Analysis of qualitative data, Statistical Analysis and Health Economic Analysis
Kajiru Gad Kilonzo, Stefanie J. Krauth, Jo Halliday, Clive Kelly, Stefan Siebert, Gloria Temu, Christopher Bunn, Nateiya M Yongolo, Sally Wyke, Emma McIntosh, Richard W. Walker, Blandina Mmbaga
Abstract
This protocol details analysis of qualitative data, statistical analysis and health economic analysis.
Attachments
Steps
Analysis of qualitative data
REA data will be analysed using a constant-comparison method (34) to build up a preliminary classificatory scheme of the different kinds of joint pain reported in the community. Observation and documentary evidence will be used to situate the scheme.
Interview data will be analysed using thematic analysis to identify the major ways in which joint pain is experienced and managed, including sources of support and help.
Statistical Analysis
Data from the community and hospital survey will be analysed using mixed-effect multivariable logistic and linear regression models with random effects for village, household, and observer to describe the prevalence and associated factors for MSK disorder among participants.
Stepwise selection, likelihood ratio test, and parsimony will be used for model refinement and optimisation.
Health Economic Analysis
All health and social care resource use identified and measured in the health economic components of the surveys will be valued using available local/regional unit costs.
Estimates of productivity loss (absenteeism and presenteeism) will be generated by attaching proxy values (e.g. average wage, by type of occupation, age and gender) to measured time off work, using the human capital approach.
Preference based quality of life values from the prevailing Ugandan value set for the EQ-5D and CHU-9D will be attached to EQ 5D responses for all adults/children respectively.

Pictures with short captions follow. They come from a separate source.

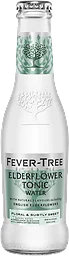 Elderflower Tonic Water
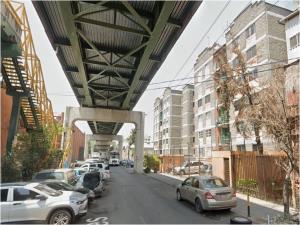 Departamento en venta en Atlampa, Cuauhtémoc — foto 2 de 4
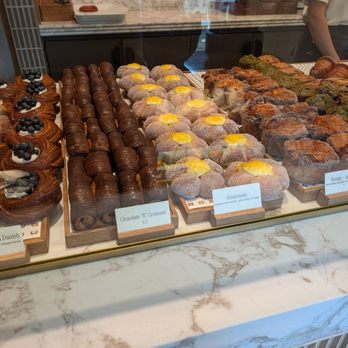 The Bread Club - Coffee & Tea Near Me - Dallas, Texas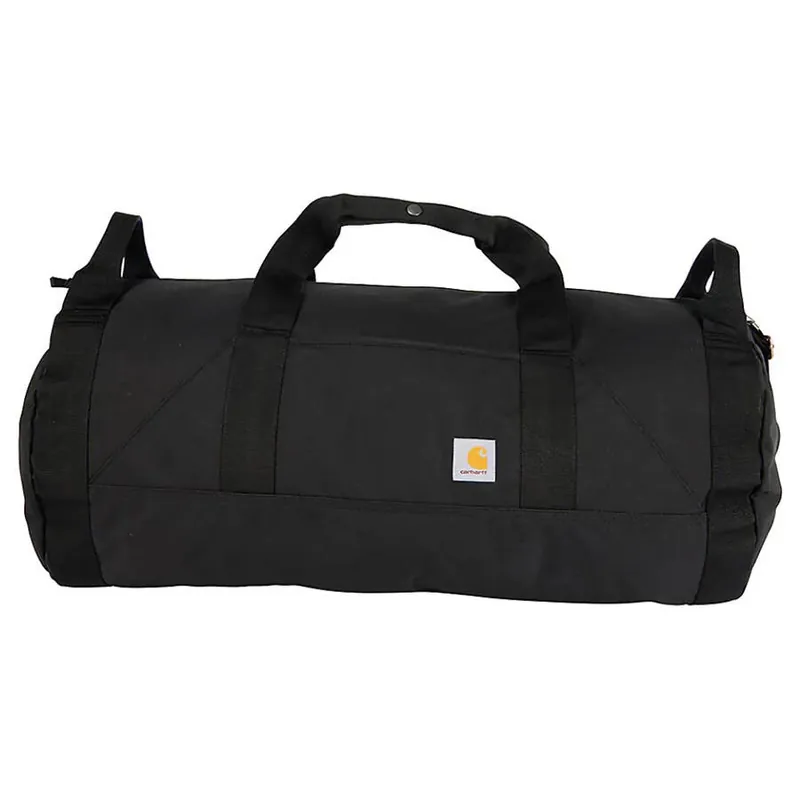 Carhartt 40L Classic Round Duffle Bag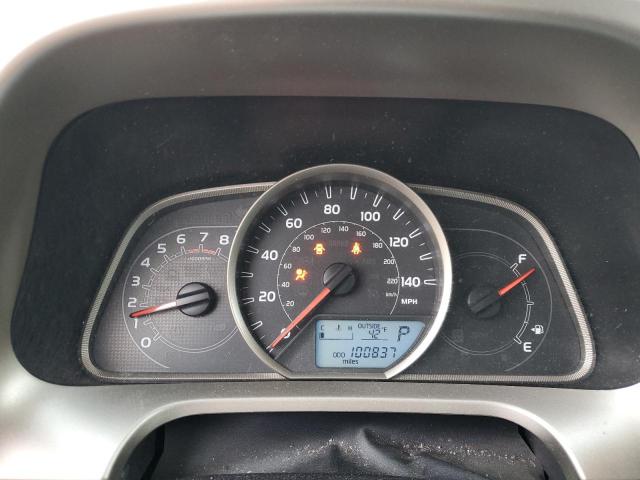 Photo 9 from auction – 2013 TOYOTA RAV4 XLE with VIN 2T3RFREV2DW096455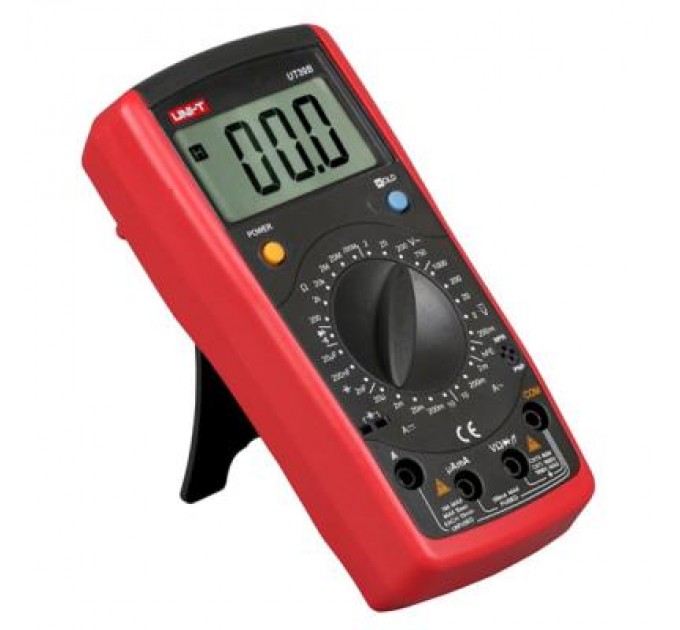UNI-T Цифровий мультиметр UNI-T UT39В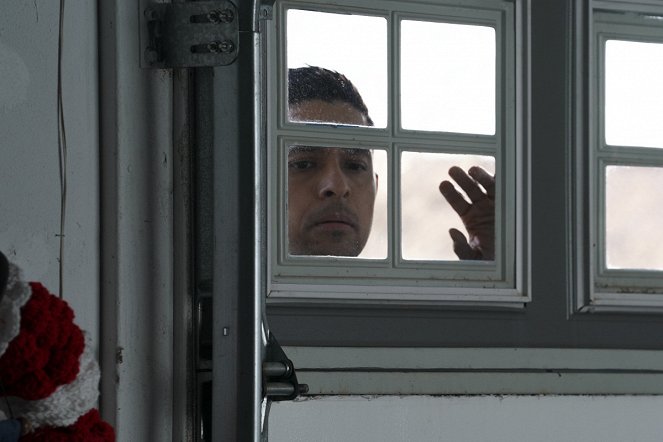 NCIS: Naval Criminal Investigative Service - Season 18 - Das falsche Opfer - Filmfotos - Wilmer Valderrama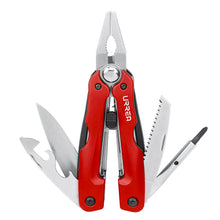 Pinza multiherramienta 12 en 1 de 6" Urrea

An econometric model based on the statistical relationships between quality of life and healthcare resource utilisation and socioeconomic characteristics will be built using standard regression analysis, accounting for clustering (i.e. by household/village) as well as specificities of health economics quality of life and cost data (non-normal, skewed distribution).
The impact of MSK on catastrophic expenditures will be explored using principle components analysis, as well as calculating wealth asset scores.
Results will be incorporated into a risk-based prediction algorithm to identify individuals and households at increased risk of poorer outcomes.
Regression models will be run for predicting income/ asset levels and or Health related quality of life. The impact on the average utilisation of health services will be identified and differential effects with socioeconomic characteristics tested.